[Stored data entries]
○ ○ ○ ○ ○ ○ ○

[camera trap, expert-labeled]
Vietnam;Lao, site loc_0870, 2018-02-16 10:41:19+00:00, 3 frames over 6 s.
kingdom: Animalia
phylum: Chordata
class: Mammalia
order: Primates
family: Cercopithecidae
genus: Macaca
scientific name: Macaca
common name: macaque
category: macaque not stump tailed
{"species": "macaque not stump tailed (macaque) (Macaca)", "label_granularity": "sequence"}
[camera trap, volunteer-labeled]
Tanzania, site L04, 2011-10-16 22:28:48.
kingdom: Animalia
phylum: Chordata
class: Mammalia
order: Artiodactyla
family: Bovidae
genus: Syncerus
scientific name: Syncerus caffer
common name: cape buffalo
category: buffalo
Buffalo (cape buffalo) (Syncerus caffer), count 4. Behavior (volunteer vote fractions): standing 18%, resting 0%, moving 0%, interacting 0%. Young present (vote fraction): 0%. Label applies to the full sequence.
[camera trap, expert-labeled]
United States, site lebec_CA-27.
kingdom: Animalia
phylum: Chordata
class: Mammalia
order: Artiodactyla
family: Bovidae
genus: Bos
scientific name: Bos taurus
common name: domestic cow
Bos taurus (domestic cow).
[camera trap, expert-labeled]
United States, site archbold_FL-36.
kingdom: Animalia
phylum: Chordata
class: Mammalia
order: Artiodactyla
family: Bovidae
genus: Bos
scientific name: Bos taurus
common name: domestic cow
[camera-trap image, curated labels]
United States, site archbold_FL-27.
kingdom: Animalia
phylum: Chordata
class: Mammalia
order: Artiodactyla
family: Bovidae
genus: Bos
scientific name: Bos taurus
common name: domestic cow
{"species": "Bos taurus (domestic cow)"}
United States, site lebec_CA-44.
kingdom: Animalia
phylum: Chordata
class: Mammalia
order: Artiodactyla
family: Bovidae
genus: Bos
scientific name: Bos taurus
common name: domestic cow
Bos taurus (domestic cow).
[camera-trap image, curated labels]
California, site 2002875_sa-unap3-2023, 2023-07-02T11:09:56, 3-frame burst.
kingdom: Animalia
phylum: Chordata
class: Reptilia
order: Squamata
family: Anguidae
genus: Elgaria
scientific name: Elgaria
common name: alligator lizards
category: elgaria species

○ ○ ○ ○ ○ ○ ○

- **The problem**
Whatever appears in the data above must be copied word for word.

- **Response to this exercise**
[camera trap, expert-labeled]
Vietnam;Lao, site loc_0870, 2018-02-16 10:41:19+00:00, 3 frames over 6 s.
kingdom: Animalia
phylum: Chordata
class: Mammalia
order: Primates
family: Cercopithecidae
genus: Macaca
scientific name: Macaca
common name: macaque
category: macaque not stump tailed
{"species": "macaque not stump tailed (macaque) (Macaca)", "label_granularity": "sequence"}
[camera trap, volunteer-labeled]
Tanzania, site L04, 2011-10-16 22:28:48.
kingdom: Animalia
phylum: Chordata
class: Mammalia
order: Artiodactyla
family: Bovidae
genus: Syncerus
scientific name: Syncerus caffer
common name: cape buffalo
category: buffalo
Buffalo (cape buffalo) (Syncerus caffer), count 4. Behavior (volunteer vote fractions): standing 18%, resting 0%, moving 0%, interacting 0%. Young present (vote fraction): 0%. Label applies to the full sequence.
[camera trap, expert-labeled]
United States, site lebec_CA-27.
kingdom: Animalia
phylum: Chordata
class: Mammalia
order: Artiodactyla
family: Bovidae
genus: Bos
scientific name: Bos taurus
common name: domestic cow
Bos taurus (domestic cow).
[camera trap, expert-labeled]
United States, site archbold_FL-36.
kingdom: Animalia
phylum: Chordata
class: Mammalia
order: Artiodactyla
family: Bovidae
genus: Bos
scientific name: Bos taurus
common name: domestic cow
[camera-trap image, curated labels]
United States, site archbold_FL-27.
kingdom: Animalia
phylum: Chordata
class: Mammalia
order: Artiodactyla
family: Bovidae
genus: Bos
scientific name: Bos taurus
common name: domestic cow
{"species": "Bos taurus (domestic cow)"}
United States, site lebec_CA-44.
kingdom: Animalia
phylum: Chordata
class: Mammalia
order: Artiodactyla
family: Bovidae
genus: Bos
scientific name: Bos taurus
common name: domestic cow
Bos taurus (domestic cow).
[camera-trap image, curated labels]
California, site 2002875_sa-unap3-2023, 2023-07-02T11:09:56, 3-frame burst.
kingdom: Animalia
phylum: Chordata
class: Reptilia
order: Squamata
family: Anguidae
genus: Elgaria
scientific name: Elgaria
common name: alligator lizards
category: elgaria species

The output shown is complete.